S'agissant de l'influence de la pornographie sur les mineurs, l'évolution des mentalités et du contexte social, juridique et médiatique dans le domaine de la sexualité, ainsi que toutes les connaissances scientifiques disponibles, ont conduit les pouvoirs publics à développer l'éducation à la sexualité en milieu scolaire, et ce depuis 1973. Le sujet a depuis fait l'objet de maintes modifications. À ce jour, l'article L. 312-16 du code de l'éducation prévoit une éducation sexuelle minimale pour les mineurs. Les élèves sont censés en suivre chaque année au moins trois séquences, depuis la primaire jusqu'au lycée. Il s'agit principalement de connaissances apportées sur la reproduction humaine, sur les diagnostics et le traitement des infections et maladies sexuelles transmissibles. Il pourrait éventuellement s'agir également d'un support à exploiter pour lutter contre certains aspects et effets négatifs de l'accès précoce à la pornographie.

Il me semble également important de rappeler le rôle dévolu au titulaire de l'autorité parentale, qui doit juridiquement protéger les intérêts de l'enfant. L'autorité parentale est clairement définie en visant la moralité des enfants.

Nous pourrions envisager des pistes de réflexion pour mener à une amélioration du système juridique sans forcément ajouter des interdits à ceux qui existent déjà.

En ce qui concerne la protection des acteurs et des actrices, il me semble qu'il s'agit avant tout de questions relatives au droit du travail. Elles renvoient essentiellement à l'obligation de l'employeur de supprimer à la source tous les risques évitables pour les salariés. C'est pour l'heure une obligation de moyens, sans renvoyer aux situations de violences. Nous pouvons par exemple penser à la protection contre les infections ou maladies sexuellement transmissibles ou à l'utilisation imposée ou non du préservatif.

• DONNÉES FOURNIES:
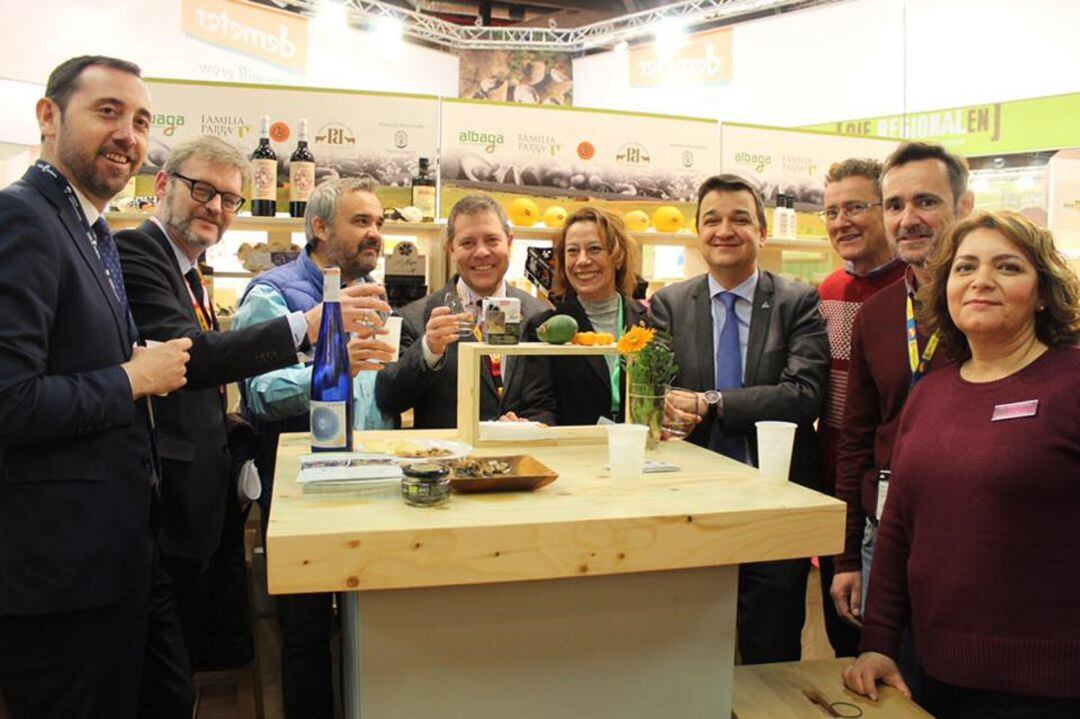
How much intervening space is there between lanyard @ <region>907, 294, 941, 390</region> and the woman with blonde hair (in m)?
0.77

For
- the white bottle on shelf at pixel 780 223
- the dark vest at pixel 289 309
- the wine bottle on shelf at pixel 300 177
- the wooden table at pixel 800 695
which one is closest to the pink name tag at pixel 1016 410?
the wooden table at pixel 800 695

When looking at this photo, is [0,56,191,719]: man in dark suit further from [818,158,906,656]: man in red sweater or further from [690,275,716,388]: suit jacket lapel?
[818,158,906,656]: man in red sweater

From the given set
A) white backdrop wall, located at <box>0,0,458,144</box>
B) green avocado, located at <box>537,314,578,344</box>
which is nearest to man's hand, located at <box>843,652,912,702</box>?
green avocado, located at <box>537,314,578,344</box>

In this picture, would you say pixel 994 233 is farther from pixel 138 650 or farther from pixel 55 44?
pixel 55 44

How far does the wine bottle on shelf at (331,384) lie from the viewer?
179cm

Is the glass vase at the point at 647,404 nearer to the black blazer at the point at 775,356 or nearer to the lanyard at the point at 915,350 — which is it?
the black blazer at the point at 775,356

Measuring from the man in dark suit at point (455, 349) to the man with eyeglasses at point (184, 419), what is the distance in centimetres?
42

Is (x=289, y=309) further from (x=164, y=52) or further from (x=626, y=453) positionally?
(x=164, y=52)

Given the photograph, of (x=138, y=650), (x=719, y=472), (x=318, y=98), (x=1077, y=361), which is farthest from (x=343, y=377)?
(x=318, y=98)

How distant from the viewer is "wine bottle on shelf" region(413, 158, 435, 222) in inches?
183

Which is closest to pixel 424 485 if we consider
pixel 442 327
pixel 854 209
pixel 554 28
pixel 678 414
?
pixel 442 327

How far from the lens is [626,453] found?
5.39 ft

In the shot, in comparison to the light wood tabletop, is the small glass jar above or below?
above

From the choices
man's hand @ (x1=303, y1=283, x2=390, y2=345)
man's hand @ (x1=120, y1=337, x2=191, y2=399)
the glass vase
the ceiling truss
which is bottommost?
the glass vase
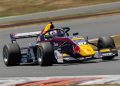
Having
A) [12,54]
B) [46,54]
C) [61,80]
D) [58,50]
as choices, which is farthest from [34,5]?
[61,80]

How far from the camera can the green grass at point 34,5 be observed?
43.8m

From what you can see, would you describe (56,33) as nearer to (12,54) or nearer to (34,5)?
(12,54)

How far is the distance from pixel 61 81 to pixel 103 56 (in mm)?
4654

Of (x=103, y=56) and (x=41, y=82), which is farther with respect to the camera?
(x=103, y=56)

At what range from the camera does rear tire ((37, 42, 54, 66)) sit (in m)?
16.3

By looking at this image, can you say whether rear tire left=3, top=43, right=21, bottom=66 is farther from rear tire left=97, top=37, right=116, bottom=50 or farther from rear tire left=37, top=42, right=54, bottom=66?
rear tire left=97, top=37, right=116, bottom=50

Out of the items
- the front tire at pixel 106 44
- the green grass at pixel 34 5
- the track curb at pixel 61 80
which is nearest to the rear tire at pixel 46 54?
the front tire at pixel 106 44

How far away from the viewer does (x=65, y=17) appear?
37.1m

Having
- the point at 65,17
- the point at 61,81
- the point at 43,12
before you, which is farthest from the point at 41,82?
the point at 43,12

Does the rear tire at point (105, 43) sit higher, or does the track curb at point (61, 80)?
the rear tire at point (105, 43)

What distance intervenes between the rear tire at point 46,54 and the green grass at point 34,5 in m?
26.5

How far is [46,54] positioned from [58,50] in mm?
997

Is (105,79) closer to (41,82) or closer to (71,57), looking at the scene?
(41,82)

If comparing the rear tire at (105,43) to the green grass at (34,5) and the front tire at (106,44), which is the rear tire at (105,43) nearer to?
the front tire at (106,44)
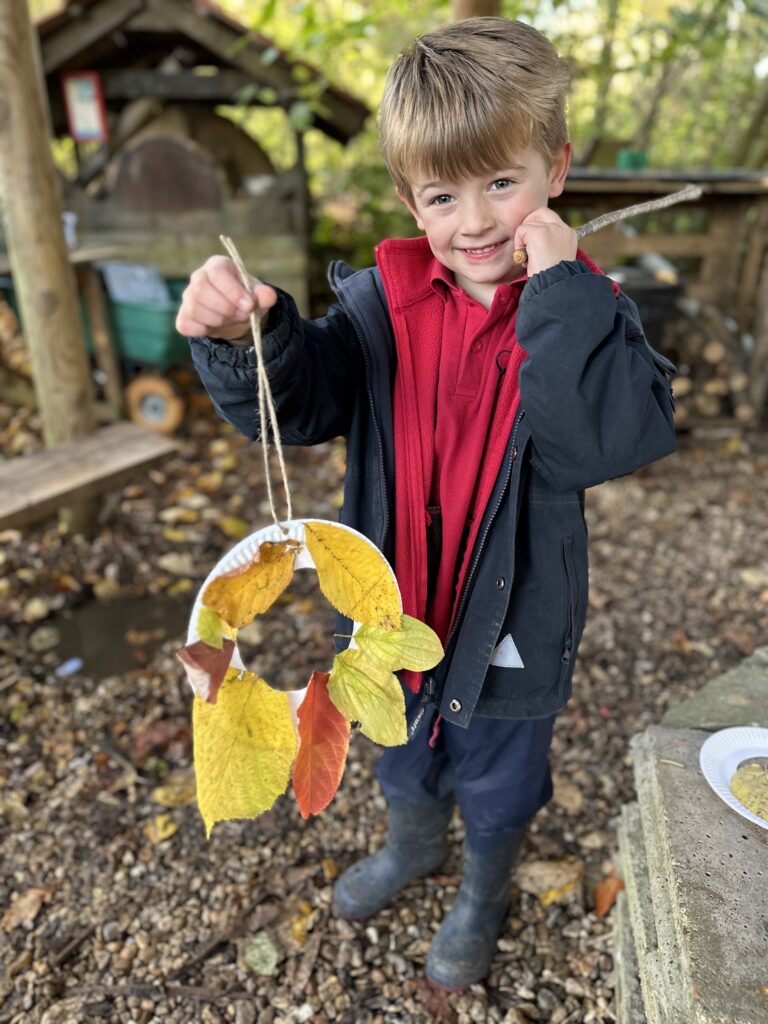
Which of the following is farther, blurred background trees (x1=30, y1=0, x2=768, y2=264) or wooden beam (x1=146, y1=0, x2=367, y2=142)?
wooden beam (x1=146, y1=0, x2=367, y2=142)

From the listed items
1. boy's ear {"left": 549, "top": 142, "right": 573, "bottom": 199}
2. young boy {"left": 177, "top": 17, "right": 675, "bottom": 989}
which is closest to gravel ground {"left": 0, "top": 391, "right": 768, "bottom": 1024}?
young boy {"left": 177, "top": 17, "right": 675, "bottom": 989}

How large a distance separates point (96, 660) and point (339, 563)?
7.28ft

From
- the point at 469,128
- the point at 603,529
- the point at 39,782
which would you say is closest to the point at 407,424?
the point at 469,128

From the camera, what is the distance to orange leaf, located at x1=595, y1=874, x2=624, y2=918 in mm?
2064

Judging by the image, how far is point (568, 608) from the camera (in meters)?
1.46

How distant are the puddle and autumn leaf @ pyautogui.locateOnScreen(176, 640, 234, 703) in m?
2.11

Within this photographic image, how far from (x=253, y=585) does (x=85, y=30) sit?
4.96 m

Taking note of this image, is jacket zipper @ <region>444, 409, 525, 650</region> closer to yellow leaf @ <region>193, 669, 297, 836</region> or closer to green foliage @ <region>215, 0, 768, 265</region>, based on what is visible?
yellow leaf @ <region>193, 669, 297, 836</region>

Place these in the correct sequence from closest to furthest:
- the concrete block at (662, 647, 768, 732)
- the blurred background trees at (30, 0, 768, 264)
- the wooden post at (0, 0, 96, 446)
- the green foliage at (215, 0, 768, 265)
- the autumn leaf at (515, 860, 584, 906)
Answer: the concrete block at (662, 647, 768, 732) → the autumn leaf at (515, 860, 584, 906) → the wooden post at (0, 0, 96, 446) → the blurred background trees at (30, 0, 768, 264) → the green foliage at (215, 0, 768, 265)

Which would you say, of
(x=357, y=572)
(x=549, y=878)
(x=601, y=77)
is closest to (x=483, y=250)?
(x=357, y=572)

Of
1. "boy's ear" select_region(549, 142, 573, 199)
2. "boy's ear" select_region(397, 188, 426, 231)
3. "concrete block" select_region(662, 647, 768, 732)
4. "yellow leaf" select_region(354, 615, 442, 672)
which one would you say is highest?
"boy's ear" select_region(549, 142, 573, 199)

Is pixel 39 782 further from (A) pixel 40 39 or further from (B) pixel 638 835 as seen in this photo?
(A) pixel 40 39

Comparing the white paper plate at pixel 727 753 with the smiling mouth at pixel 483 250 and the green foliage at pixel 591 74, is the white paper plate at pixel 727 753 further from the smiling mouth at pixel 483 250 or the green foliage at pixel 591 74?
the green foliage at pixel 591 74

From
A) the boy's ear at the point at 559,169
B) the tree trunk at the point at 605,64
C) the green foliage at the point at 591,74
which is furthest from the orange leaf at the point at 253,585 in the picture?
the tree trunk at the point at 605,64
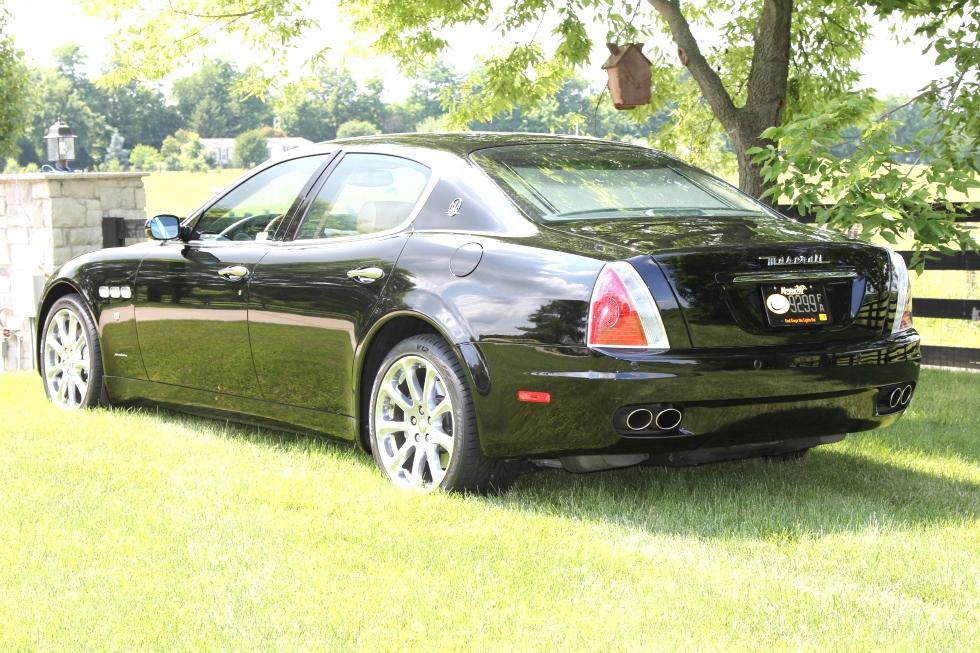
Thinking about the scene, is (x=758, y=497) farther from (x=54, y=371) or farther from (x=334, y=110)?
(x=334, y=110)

...

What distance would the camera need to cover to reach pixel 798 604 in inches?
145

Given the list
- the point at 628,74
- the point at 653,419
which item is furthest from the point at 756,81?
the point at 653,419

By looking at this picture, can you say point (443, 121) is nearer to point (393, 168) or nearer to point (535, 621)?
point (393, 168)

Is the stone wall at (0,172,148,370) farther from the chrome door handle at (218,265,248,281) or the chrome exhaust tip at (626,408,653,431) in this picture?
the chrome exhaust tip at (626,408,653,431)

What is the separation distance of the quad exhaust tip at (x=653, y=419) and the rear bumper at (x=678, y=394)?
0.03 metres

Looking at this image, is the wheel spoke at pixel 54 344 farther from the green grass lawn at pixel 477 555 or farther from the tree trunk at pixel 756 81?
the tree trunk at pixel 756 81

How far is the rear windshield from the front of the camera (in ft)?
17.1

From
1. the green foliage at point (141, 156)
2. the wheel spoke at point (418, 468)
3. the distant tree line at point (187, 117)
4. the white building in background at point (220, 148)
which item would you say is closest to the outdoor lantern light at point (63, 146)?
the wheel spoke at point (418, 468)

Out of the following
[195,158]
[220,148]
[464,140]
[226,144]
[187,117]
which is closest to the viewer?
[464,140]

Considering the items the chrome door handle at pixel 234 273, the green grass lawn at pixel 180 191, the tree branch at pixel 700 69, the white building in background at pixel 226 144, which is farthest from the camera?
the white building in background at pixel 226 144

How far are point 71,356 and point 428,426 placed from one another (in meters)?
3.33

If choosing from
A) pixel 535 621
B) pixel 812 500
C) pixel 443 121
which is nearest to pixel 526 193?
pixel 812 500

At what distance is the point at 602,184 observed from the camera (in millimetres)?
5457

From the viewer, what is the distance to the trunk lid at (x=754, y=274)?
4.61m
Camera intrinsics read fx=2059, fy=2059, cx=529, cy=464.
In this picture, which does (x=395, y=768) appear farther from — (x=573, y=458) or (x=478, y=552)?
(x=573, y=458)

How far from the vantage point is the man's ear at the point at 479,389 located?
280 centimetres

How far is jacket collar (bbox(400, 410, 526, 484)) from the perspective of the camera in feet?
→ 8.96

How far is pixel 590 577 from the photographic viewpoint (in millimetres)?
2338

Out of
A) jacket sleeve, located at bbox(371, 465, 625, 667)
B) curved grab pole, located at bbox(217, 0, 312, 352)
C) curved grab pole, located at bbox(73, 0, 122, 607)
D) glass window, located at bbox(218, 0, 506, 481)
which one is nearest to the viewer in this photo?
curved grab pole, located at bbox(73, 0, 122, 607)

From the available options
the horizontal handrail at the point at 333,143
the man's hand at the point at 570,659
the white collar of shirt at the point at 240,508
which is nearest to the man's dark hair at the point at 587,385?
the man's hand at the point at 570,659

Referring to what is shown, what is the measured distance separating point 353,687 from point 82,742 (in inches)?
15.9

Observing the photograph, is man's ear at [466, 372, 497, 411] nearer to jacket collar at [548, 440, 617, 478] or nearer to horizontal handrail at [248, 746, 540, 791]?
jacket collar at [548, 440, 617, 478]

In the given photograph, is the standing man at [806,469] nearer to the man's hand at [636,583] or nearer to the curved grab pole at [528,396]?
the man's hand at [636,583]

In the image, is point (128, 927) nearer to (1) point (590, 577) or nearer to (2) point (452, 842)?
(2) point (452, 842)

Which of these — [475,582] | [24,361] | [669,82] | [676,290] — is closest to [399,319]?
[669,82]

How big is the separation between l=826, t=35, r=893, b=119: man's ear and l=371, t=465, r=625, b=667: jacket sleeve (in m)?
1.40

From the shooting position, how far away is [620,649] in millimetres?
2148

• EXERCICES À TRAITER:
(1) D'après le texte sur la pornographie et les mineurs, depuis quelle année les pouvoirs publics développent-ils l'éducation à la sexualité en milieu scolaire ?
(2) Recopiez, s'il vous plaît, le passage du texte sur la pornographie et les mineurs qui commence à « Il me semble également » et se termine à « moralité des enfants. ».

• RÉPONSES DE L'EXERCICE:
(1) Depuis 1973.

(2)
Il me semble également important de rappeler le rôle dévolu au titulaire de l'autorité parentale, qui doit juridiquement protéger les intérêts de l'enfant. L'autorité parentale est clairement définie en visant la moralité des enfants.